Q: Is the team doing anything new to spread the word 2 1/2 months after it has been cut? What is the current state of the team?
A: We're still going around trying to collect any donations, but with the economy as it is, it is definitely not easy. We're just trying to spread any word because there are still people who do not even know about the swim team being cut. We're getting the word out in hopes that maybe come February with student elections; we can get voted back in as part of the referendum.
It's getting to the point where a lot of people are feeling hopeless. They're starting to look into transferring and where they can train again. More and more, you can see the focus drifting away from the team. There are still 15 to 20 swimmers total from the original 45 swimmers on the team, men and women.

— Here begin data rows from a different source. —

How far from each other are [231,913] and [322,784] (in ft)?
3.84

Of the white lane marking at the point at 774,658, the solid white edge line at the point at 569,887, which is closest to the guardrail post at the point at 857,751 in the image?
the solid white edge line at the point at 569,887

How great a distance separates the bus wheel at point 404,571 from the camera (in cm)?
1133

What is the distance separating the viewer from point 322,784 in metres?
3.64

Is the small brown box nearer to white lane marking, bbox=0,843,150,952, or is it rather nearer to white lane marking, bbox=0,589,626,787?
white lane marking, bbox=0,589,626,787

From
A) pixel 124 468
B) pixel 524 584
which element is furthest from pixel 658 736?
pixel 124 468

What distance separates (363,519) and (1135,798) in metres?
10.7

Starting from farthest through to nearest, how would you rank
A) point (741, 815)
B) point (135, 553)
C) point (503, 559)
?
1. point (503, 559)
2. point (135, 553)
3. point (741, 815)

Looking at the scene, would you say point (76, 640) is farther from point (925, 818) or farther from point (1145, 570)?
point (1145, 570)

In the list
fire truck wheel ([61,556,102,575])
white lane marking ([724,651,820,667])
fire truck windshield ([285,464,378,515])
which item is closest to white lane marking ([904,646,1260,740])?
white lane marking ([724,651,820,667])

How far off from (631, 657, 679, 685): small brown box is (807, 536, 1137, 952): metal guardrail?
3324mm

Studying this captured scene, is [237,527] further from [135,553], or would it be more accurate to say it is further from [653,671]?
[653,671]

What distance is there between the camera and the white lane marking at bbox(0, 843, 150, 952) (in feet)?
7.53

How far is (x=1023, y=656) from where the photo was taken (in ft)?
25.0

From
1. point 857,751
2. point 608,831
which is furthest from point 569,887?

Q: How many recruited swimmers were coming this year? Why do you feel like UCI was such an attractive school for swimmers?
A: Our recruit class was enormous; we had 25 recruited freshmen coming into this year. The team that was already here was a great group of people and it’s a great location. The coaches were amazing and the team was amazing. Most of all, if you wanted to swim in Division 1, where else would you go than Orange County? If you wanted a great coach and a great team to train with, UCI had all of these things.